A couple of weeks ago, I wrote a general overview of the planning and zoning process. It can get confusing, but one of the things I touched on was the Planning Commission.

The Commission is not always involved in re-zonings, only those where a neighborhood or area plan has to be amended. In some cases, however, a new zoning or a certain sort of development can’t happen unless the neighborhood plan is revised.

Many areas in town are covered by these neighborhood plans, which were written by citizens in the area and approved by Mayor and Council. An area plan might define that a certain corner is reserved for commercial development, or might mandate that certain historical uses need to be respected. Sometimes there need to be adjustments because of changes that have happened in the years, sometimes decades, since the plan was written. Reviewing these changes constitutes the most important part of the work the Commission does.

According to code, their responsibilities are as follows:

Advise Mayor and Council, Planning and Development Services Department, and Housing and Community Development Department on the adoption of long-range plans, policies, specific plans, and standards that affect land use and development.

I bring this up with you because Quentin Bryson, one of the two Ward 2 appointments to the Commission, is stepping down after eight years of service on the commission. I’ve been very happy with his service on the board and he’s negotiated many complex and controversial issues there with wisdom and skill. He earned the respect of both neighbors and developers because of his fairness and the consideration he’d give to all sides.

I’ll need to appoint a replacement for Quentin. If you are a Ward 2 resident and don’t hold any state, county or city offices, you are eligible. The commission meets one night a month. You don’t need any special credentials as a planner or architect, but I’d like someone who has knowledge of neighborhood and development issues. Send your resume to


There is also another commission with an opening, the Commission on Public Service and Compensation. This commission is mandated by the city charter to convene every two years to recommend appropriate salaries for the Mayor and members of the Council.

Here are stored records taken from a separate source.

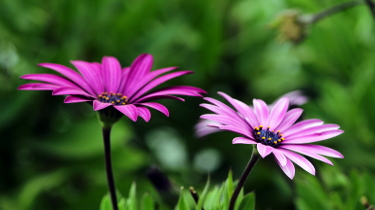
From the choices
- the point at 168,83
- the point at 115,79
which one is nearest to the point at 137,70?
the point at 115,79

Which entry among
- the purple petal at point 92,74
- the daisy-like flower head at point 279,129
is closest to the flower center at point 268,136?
the daisy-like flower head at point 279,129

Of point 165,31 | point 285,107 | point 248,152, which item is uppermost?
point 165,31

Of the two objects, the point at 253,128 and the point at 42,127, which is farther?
the point at 42,127

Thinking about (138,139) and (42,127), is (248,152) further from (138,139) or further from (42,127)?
(42,127)

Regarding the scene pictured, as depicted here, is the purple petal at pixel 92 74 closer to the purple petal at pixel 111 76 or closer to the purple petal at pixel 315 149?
the purple petal at pixel 111 76

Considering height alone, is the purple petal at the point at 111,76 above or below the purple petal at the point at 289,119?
above

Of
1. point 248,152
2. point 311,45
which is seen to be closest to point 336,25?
point 311,45

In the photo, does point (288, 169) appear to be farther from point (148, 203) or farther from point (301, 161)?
point (148, 203)
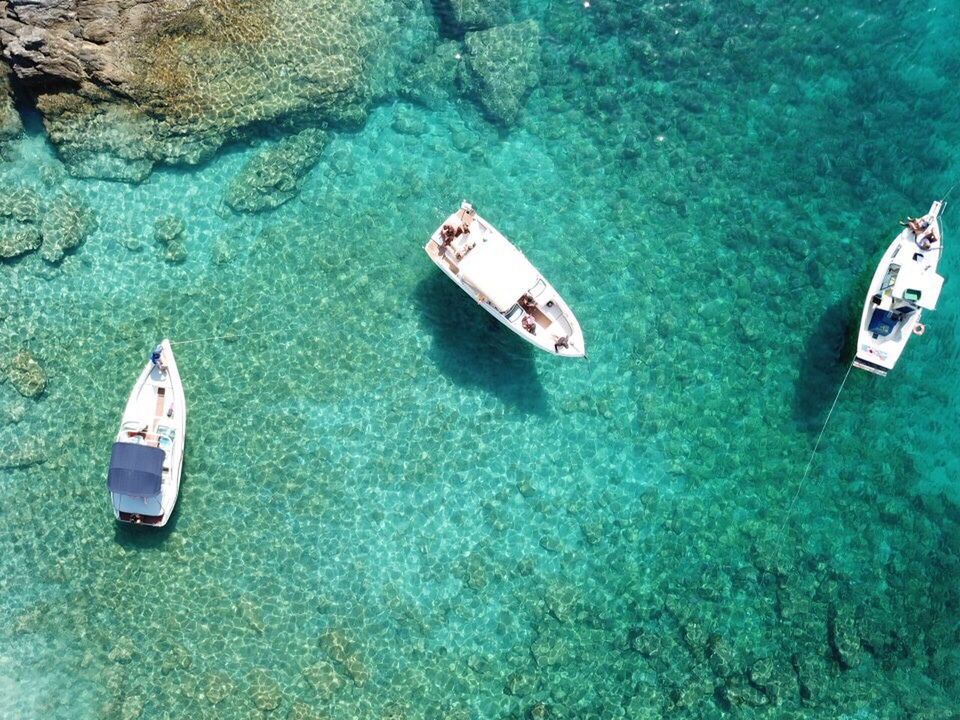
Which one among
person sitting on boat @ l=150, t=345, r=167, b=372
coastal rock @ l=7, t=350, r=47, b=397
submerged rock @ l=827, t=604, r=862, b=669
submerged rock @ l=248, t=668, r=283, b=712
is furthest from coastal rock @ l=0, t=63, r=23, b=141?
A: submerged rock @ l=827, t=604, r=862, b=669

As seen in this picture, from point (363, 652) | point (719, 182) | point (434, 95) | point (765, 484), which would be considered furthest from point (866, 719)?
point (434, 95)

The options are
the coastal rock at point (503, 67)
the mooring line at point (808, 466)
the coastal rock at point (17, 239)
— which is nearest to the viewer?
the coastal rock at point (17, 239)

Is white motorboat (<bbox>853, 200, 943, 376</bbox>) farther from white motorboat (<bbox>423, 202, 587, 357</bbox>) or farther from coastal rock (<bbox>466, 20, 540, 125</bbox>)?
coastal rock (<bbox>466, 20, 540, 125</bbox>)

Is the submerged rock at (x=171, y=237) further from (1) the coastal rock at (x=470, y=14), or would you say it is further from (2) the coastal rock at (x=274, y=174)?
(1) the coastal rock at (x=470, y=14)

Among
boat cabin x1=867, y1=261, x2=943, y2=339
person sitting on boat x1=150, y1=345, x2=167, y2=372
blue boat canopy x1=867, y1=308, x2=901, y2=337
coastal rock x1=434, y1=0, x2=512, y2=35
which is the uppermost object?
coastal rock x1=434, y1=0, x2=512, y2=35

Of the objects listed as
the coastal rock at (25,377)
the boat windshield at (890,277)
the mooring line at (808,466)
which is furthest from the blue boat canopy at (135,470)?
the boat windshield at (890,277)

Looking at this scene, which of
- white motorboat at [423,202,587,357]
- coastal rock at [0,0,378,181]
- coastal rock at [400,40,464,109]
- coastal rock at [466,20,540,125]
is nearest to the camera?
white motorboat at [423,202,587,357]
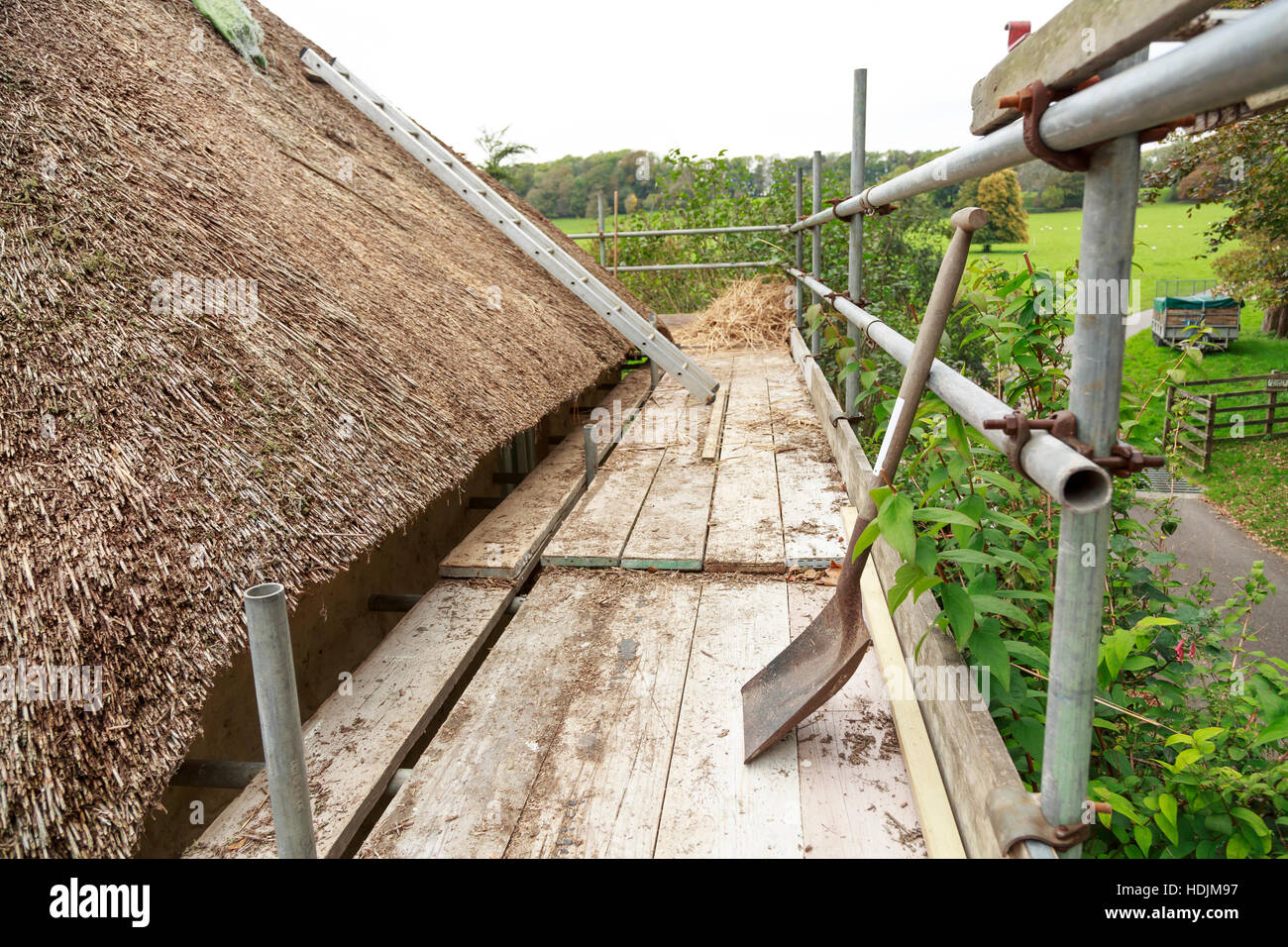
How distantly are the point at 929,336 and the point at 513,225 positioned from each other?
463cm

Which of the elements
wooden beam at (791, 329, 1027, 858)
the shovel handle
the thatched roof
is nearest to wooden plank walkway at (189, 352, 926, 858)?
wooden beam at (791, 329, 1027, 858)

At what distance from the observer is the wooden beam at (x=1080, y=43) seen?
69 cm

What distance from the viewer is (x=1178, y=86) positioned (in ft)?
2.11

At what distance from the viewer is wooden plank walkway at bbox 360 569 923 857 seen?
1480 mm

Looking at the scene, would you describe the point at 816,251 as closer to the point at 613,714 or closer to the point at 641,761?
the point at 613,714

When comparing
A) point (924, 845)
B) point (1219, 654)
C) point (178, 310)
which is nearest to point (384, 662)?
point (178, 310)

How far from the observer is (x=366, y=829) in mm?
2033

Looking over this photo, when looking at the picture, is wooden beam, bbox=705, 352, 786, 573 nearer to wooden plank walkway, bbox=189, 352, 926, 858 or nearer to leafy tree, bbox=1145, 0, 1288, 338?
wooden plank walkway, bbox=189, 352, 926, 858

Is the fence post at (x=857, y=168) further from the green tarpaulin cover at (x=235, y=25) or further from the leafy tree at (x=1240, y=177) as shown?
the leafy tree at (x=1240, y=177)

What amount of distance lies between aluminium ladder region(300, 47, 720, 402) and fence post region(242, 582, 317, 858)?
167 inches
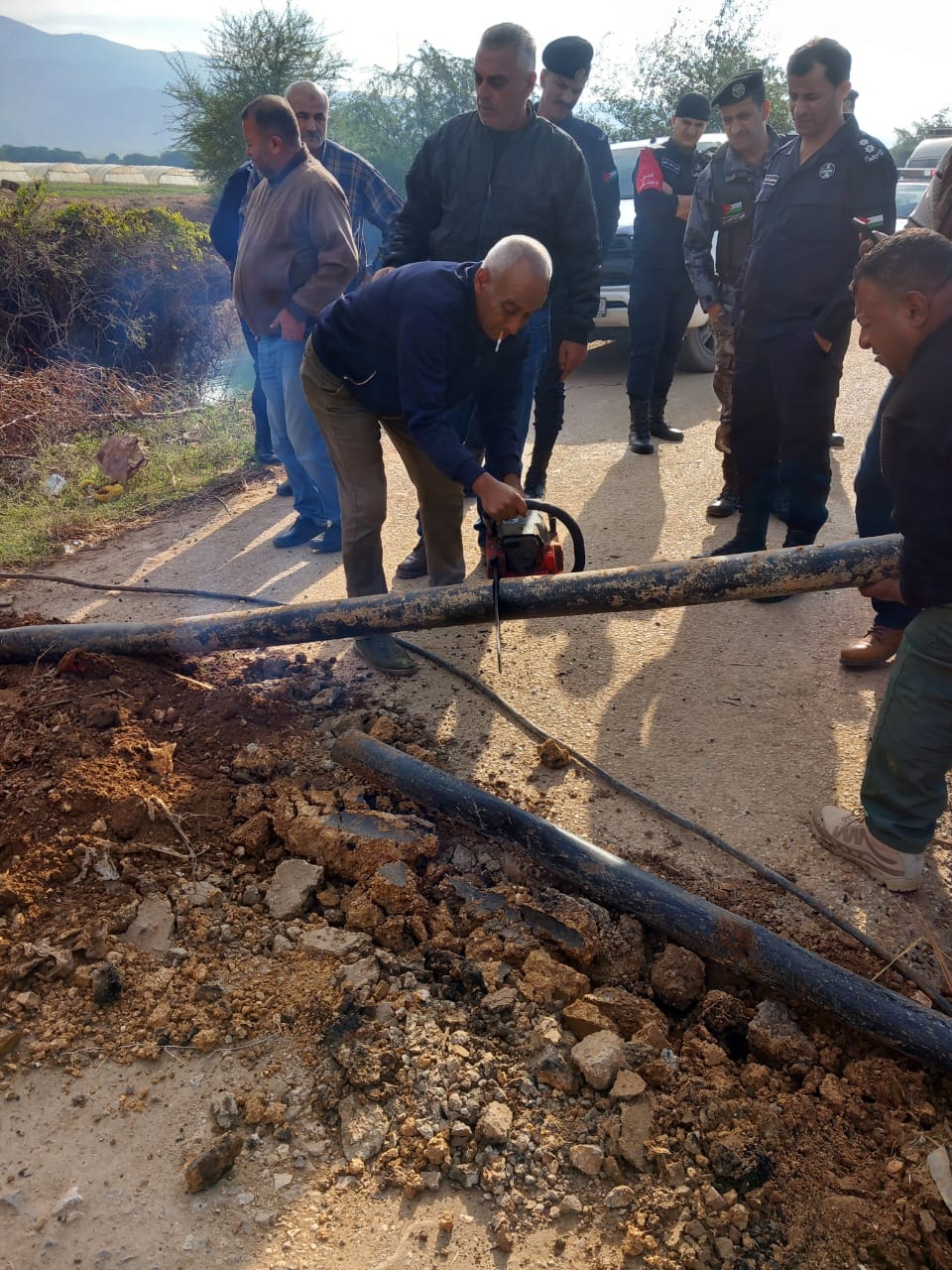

If you wonder why council salaries are on the ballot every two years, it is because of that charter requirement. Even though we see it on the ballot in every city election, the salary, currently set at $24,000 for the council and $42,000 for the mayor, hasn’t been increased since 1999.

The low salary is a barrier to some people who would like to run for public office. The part time pay usually requires that prospective council members are retired, have additional outside income or are independently wealthy. I'm lucky that I’ve been able to work out an arrangement to keep my job as a middle school teacher while serving as a City councilmember.

The commission will only meet for two months, which is a great opportunity if you want to serve but can’t commit long term.

If you’d like to be on the commission, or to nominate someone, please submit a letter of interest by 5 p.m. Friday, Dec. 28, 2018, to: City Manager’s Office Attn: Lane Mandle, City Hall, 10th Floor West, P.O. Box 27210, Tucson, AZ 85726-7210 Or E-mail:


A member of my staff attended the graduation for Pima Vocational High School this week. PVHS is a school run by the county to provide not only a high school diploma, but vocational training and job placement. They offer small class sizes (less than fifteen students) and their students get work experience in the community at everything from restaurants to bicycle repair shops to Kino Stadium.

Twenty-six students were in this year’s December graduating class, and they included students that will be going to the U of A, Pima College and the military. Congratulations to the students as well as the staff: Tria Aronow, Sarah Hall and Robin Lukavich.


In an earlier newsletter, I wrote about Walter Feiger, a Holocaust survivor that comes to my office once a year so that he can get some paper work notarized that says he is still alive. This enables him to get a small stipend from the German government. Odessa Draheim in my office notarizes that paperwork every year.

After the newsletter went out, the story made the rounds on social media. Then, Odessa was contacted by KOLD for a story. It took some time to get in touch with Walter, but the story is now up on KOLD’s website.

I’m glad that Odessa got some recognition for the simple but important work she does and it was also good to see Walter, whose family I’ve been happy to know for years, get recognition for what a treasure he is in our community.